Il existe de nombreux modèles sub-spécifiques de ces cinq modèles très simplifiés de la science écologique, mais les différences entre ces cinq paradigmes sont suffisamment grands pour qu’ils ils ne communiquent pas très bien, avec ce que je considère comme un gâchis qui en résulte pour notre science à l'heure actuelle. Je tente de résumer les principales raisons de notre chaos actuel en écologie dans les dix limites suivantes à notre science actuelle. Ces dix limites peuvent être considérées comme des idées dangereuses si elles projettent le progrès écologique dans des impasses.
3- Les dix risques d’impasses de la science écologique
3. 1. La plupart des théories écologiques sont mal formulées et mal testées. Méfiance vis-à-vis de toute phrase qui commence par «La théorie écologique prédit que ...»
Il y a un problème d'accord sur ce que l'on entend par «théorie écologique». Je l'utilise ici pour définir le modèle physique de l'écologie. Il y a une discussion sur la définition des «principes» de l'écologie (Berryman 2003, Braysher et al., 2013, Scheiner et Willig 2008, 2011). Les théories pourraient plus justement être appelées «hypothèses» en écologie.
- S'il y a au moins une hypothèse alternative, l'hypothèse à l'étude est généralement une arnaque.
- Si une hypothèse peut être résolue avec un «oui» ou un «non», elle est généralement triviale.
- Si c'est une hypothèse nulle, nous pouvons être sûrs qu’elle est fausse.
- Si une hypothèse ne fait que des prédictions générales, elle peut être utile et serait plus utile si elle était quantifiée avec précision.
Dans cet avertissement, il y a de larges généralisations écologiques qui méritent d'être discutées et approfondies. On ne sait pas quoi faire face à des affirmations du genre «la diversité mène à la stabilité» dans les écosystèmes. Si c'est une théorie qui convient à la majorité de nos communautés et de nos écosystèmes, qu’allons nous faire d'une étude qui ne soutient pas cette théorie ? Il est probablement préférable de la considérer comme une hypothèse ou un modèle verbal plutôt que de l'appeler une théorie.

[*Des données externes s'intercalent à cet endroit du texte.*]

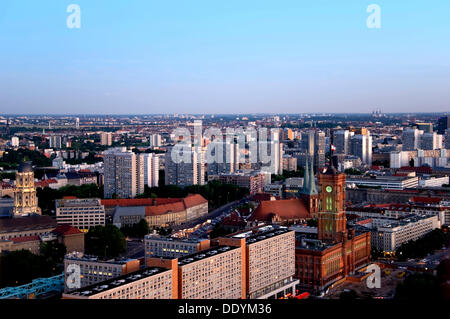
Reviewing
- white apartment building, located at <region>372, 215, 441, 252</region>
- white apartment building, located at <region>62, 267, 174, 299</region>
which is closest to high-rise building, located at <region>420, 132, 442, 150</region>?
white apartment building, located at <region>372, 215, 441, 252</region>

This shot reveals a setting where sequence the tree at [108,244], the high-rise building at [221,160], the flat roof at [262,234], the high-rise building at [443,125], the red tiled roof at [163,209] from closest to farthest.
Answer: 1. the flat roof at [262,234]
2. the tree at [108,244]
3. the red tiled roof at [163,209]
4. the high-rise building at [221,160]
5. the high-rise building at [443,125]

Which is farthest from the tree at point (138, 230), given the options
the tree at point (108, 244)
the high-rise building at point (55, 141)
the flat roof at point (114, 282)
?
the high-rise building at point (55, 141)

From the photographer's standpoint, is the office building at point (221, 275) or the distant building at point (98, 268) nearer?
the office building at point (221, 275)

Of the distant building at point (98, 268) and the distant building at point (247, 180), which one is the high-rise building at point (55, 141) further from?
the distant building at point (98, 268)

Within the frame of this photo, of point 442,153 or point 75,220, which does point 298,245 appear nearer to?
point 75,220
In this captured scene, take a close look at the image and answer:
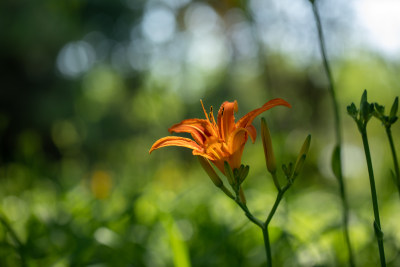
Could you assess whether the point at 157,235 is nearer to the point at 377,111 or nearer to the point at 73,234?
the point at 73,234

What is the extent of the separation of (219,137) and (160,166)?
183 inches

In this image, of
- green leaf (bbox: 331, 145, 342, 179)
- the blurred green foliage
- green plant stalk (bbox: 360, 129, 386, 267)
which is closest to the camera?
green plant stalk (bbox: 360, 129, 386, 267)

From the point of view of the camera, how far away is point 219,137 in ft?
2.88

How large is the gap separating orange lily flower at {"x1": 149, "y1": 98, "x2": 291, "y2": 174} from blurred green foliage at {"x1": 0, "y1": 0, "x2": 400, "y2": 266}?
12.8 inches

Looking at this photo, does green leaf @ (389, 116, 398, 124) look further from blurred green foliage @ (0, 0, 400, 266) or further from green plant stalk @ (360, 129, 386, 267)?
blurred green foliage @ (0, 0, 400, 266)

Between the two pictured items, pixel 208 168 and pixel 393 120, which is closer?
pixel 393 120

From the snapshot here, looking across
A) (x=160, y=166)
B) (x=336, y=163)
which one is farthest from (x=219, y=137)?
(x=160, y=166)

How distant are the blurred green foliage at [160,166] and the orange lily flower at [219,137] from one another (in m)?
0.33

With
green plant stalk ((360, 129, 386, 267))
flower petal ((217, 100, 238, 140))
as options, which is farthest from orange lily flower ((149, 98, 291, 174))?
green plant stalk ((360, 129, 386, 267))

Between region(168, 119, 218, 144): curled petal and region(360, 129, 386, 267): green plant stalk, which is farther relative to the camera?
region(168, 119, 218, 144): curled petal

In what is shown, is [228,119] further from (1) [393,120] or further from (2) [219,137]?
(1) [393,120]

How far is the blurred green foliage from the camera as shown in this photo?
144cm

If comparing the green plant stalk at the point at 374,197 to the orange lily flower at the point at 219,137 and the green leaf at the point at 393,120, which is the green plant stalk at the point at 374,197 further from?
the orange lily flower at the point at 219,137

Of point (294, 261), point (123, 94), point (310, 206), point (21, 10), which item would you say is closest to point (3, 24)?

Il sera difficile de l’utiliser comme base suffisamment sérieuse pour une gestion de la conservation, même si elle est souvent utilisé de cette manière. Je pense que c'est une idée intéressante, mais pas aussi rigoureuse qu’on pourrait le souhaiter. Souvent, l'utilité de telles idées est qu'elles favorisent la discussion. Mais si nous utilisons ces idées pour porter des jugements dans la gestion, nous devrions faire attention à ce qu'elles sont. Le meilleur conseil pour les écologistes en herbe est "cherchez la généralité mais méfiez-vous en".
3. 2. Les populations peuvent généralement être définies et étudiées, les communautés ne peuvent pas l'être et les écosystèmes sont impossibles à définir ou à limiter. Le résultat, après coup, est une description sans fin.

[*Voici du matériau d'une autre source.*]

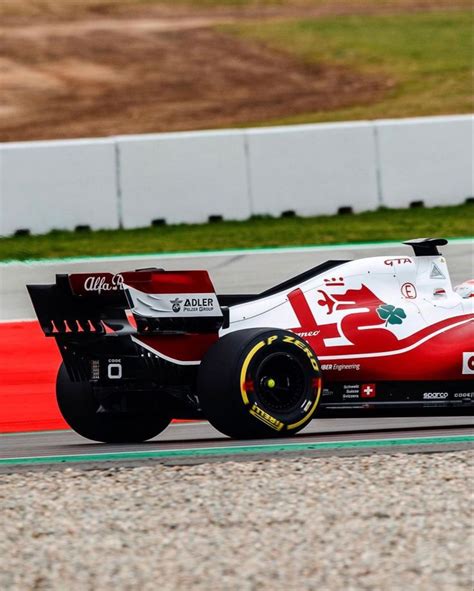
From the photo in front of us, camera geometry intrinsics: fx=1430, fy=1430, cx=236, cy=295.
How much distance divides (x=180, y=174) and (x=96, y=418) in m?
8.76

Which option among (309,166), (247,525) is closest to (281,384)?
(247,525)

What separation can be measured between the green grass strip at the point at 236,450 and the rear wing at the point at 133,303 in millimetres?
634

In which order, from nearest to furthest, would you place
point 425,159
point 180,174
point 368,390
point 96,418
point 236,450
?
point 236,450
point 368,390
point 96,418
point 180,174
point 425,159

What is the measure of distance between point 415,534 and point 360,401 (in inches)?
79.8

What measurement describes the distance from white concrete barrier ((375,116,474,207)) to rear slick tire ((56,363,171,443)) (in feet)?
30.3

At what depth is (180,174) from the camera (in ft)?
53.7

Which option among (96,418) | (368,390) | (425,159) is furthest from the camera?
(425,159)

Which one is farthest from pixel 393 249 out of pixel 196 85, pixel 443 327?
pixel 196 85

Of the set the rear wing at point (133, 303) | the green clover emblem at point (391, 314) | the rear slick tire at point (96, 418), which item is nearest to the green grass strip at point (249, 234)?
the rear slick tire at point (96, 418)

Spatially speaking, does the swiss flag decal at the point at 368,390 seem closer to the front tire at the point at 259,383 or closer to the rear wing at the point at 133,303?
the front tire at the point at 259,383

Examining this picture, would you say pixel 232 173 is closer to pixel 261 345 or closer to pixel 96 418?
pixel 96 418

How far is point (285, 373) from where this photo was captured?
7.32 metres

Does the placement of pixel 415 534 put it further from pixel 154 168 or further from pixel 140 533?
pixel 154 168

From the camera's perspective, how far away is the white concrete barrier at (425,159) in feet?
54.9
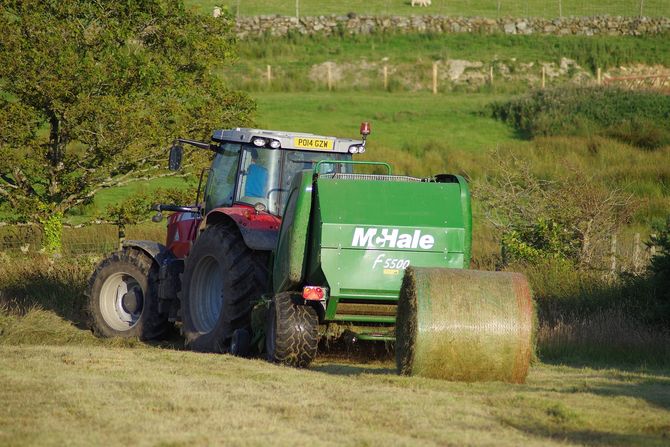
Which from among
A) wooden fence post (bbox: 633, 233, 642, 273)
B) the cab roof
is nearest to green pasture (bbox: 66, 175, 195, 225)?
wooden fence post (bbox: 633, 233, 642, 273)

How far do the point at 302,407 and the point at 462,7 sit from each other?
5633 centimetres

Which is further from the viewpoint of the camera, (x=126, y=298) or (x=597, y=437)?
(x=126, y=298)

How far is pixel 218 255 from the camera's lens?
514 inches

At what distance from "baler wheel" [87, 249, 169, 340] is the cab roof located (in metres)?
2.17

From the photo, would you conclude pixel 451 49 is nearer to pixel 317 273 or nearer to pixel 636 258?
pixel 636 258

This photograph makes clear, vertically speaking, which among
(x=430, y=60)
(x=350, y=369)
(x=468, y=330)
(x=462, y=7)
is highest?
(x=462, y=7)

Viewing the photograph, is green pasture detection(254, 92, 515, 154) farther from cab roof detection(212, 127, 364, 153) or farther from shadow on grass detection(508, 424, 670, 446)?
shadow on grass detection(508, 424, 670, 446)

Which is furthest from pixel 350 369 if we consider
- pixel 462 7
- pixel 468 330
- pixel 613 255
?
pixel 462 7

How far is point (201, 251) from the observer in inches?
530

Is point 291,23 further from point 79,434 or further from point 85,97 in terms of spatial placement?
point 79,434

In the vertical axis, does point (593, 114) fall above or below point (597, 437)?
above

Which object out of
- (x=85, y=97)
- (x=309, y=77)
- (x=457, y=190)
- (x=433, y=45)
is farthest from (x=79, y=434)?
(x=433, y=45)

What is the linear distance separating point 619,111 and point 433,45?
1582cm

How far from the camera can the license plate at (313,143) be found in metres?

Toute la science part de l'hypothèse que des unités quelconques peuvent être définies, mais en écologie, en particulier aux niveaux supérieurs, le monde est un continuum. En général, la biologie n'a aucun problème à définir les individus comme des unités. Les populations sont quelque peu vagues, mais les écologistes de la population le reconnaissent en incluant l'immigration et l'émigration dans leurs études. Les communautés d'un autre côté sont plus difficiles à délimiter. Nous pouvons utiliser des types de végétation comme unité d'étude, mais ils peuvent ne pas être pertinents pour de nombreux types de végétation. Une approche de la chaîne alimentaire tente de définir de manière opérationnelle une communauté d'espèces en interaction, mais beaucoup d'espèces dans la chaîne alimentaire n'interagissent pas, donc typiquement nous utilisons un réseau alimentaire partiel qui inclut seulement les espèces d'intérêt, typiquement les plus grands vertébrés. ou des espèces charismatiques comme les papillons, ou les espèces précieuses telles que les poissons marins récoltés. L'un des agendas les plus significatifs de l'écologie moderne est de montrer que les espèces ont des connexions indirectes qui affectent les nombres ou la répartition géographique à travers des mécanismes tels que la compétition apparente et les chaînes alimentaires. L'écologie des communautés échoue généralement parce qu'elle n'a pas d'arithmétique quantitative. Les absurdes diagrammes statistiques multidimensionnels auxquels nous sommes continuellement exposés sont un signe typique de désespoir et de refuge dans la confusion comme explication. La reconnaissance des modèles est un point de départ utile pour l’étude des communautés, mais ce sont des processus cruciaux pour la compréhension . La reconnaissance des modèles est un point de départ utile pour les études communautaires.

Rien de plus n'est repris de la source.